== Task goal ==
Copy each line exactly. Leave nothing out.

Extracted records
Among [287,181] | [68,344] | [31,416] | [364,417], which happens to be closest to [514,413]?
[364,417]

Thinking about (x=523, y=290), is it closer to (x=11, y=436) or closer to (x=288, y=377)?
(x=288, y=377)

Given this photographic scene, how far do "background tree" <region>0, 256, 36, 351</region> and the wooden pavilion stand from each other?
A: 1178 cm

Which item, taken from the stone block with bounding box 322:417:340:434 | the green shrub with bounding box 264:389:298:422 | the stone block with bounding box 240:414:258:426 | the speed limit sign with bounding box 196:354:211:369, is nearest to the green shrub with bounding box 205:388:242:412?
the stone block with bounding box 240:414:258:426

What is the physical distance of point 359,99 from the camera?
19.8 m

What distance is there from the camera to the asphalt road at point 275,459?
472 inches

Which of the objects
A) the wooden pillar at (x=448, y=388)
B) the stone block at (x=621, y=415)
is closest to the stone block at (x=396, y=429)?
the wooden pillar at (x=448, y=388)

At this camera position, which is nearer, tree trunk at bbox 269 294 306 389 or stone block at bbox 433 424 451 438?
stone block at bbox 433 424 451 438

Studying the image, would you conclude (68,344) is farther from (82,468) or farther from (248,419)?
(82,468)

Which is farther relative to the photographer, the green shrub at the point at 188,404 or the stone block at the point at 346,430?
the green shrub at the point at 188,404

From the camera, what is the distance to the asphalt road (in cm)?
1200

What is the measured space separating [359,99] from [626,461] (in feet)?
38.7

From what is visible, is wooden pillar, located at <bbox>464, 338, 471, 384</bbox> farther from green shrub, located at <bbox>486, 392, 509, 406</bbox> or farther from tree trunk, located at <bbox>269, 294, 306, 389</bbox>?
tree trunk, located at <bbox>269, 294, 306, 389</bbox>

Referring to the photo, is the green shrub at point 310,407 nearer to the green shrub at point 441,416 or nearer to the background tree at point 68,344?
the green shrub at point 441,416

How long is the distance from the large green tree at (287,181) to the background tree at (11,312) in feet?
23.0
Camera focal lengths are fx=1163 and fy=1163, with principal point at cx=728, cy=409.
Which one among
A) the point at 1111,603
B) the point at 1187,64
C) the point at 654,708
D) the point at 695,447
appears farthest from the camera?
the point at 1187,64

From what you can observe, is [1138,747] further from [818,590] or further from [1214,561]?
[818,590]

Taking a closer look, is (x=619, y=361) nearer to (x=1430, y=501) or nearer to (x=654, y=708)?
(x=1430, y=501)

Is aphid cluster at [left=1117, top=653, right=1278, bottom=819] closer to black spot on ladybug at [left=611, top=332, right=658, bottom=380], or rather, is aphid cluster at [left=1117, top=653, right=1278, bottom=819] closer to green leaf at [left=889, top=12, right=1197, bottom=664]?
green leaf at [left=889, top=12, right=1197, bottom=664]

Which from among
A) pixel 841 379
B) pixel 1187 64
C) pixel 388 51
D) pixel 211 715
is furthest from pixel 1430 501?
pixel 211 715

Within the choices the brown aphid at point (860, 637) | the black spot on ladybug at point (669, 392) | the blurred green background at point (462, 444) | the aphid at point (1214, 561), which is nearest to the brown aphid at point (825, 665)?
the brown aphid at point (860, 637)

== Finished answer ==
Among [287,181] | [68,344] | [31,416] | [364,417], which happens to be closest to [514,413]?
[364,417]

Thinking about (x=523, y=290), is it closer to (x=11, y=436) or closer to (x=288, y=377)?
(x=288, y=377)

Given this photographic scene, how far do "background tree" <region>0, 256, 36, 351</region> and the wooden pavilion stand from each other?
A: 1178 cm

Which item, taken from the stone block with bounding box 322:417:340:434 | the green shrub with bounding box 264:389:298:422 | the stone block with bounding box 240:414:258:426 | the speed limit sign with bounding box 196:354:211:369, is nearest to the green shrub with bounding box 205:388:242:412?
the stone block with bounding box 240:414:258:426

What is the physical distance of point 359,99 from the camera?
19.8 m

What distance is there from the camera to the asphalt road at point 275,459?
472 inches

Which of the objects
A) the wooden pillar at (x=448, y=388)
B) the stone block at (x=621, y=415)
is closest to the stone block at (x=396, y=429)?
the wooden pillar at (x=448, y=388)

At this camera position, which is nearer, tree trunk at bbox 269 294 306 389 or stone block at bbox 433 424 451 438?
stone block at bbox 433 424 451 438

Studying the image, would you conclude (68,344) is farther from (82,468) or farther from (248,419)?
(82,468)

Which is farther relative to the photographer, the green shrub at the point at 188,404 or the stone block at the point at 346,430?
the green shrub at the point at 188,404

From the camera, what is the distance to the asphalt road (in cm)?
1200

What is the measured space separating [359,99] from [626,461] (in feet)?
38.7

From what is visible, is wooden pillar, located at <bbox>464, 338, 471, 384</bbox> farther from green shrub, located at <bbox>486, 392, 509, 406</bbox> or farther from tree trunk, located at <bbox>269, 294, 306, 389</bbox>?
tree trunk, located at <bbox>269, 294, 306, 389</bbox>

Referring to the photo, is the green shrub at point 310,407 nearer to the green shrub at point 441,416 or nearer to the background tree at point 68,344?
the green shrub at point 441,416

How long is the distance from the large green tree at (287,181) to the background tree at (11,312) in feet?
23.0
Camera focal lengths are fx=1163 and fy=1163, with principal point at cx=728, cy=409.
Which one among
A) the point at 1111,603
B) the point at 1187,64
C) the point at 654,708
D) the point at 695,447
appears farthest from the camera?
the point at 1187,64

From what you can observe, is [1138,747] further from [818,590] or further from [1214,561]?
[818,590]

Taking a closer look, is (x=619, y=361) nearer to (x=1430, y=501) or nearer to (x=654, y=708)?
(x=1430, y=501)

Is aphid cluster at [left=1117, top=653, right=1278, bottom=819] closer to black spot on ladybug at [left=611, top=332, right=658, bottom=380], or rather, is aphid cluster at [left=1117, top=653, right=1278, bottom=819] closer to green leaf at [left=889, top=12, right=1197, bottom=664]?
green leaf at [left=889, top=12, right=1197, bottom=664]

Which from among
A) pixel 841 379
B) pixel 1187 64
C) pixel 388 51
D) pixel 211 715
is furthest from pixel 1430 501?
pixel 211 715

Within the choices the brown aphid at point (860, 637) | the black spot on ladybug at point (669, 392) | the blurred green background at point (462, 444) | the aphid at point (1214, 561), which is nearest to the brown aphid at point (825, 665)?
the brown aphid at point (860, 637)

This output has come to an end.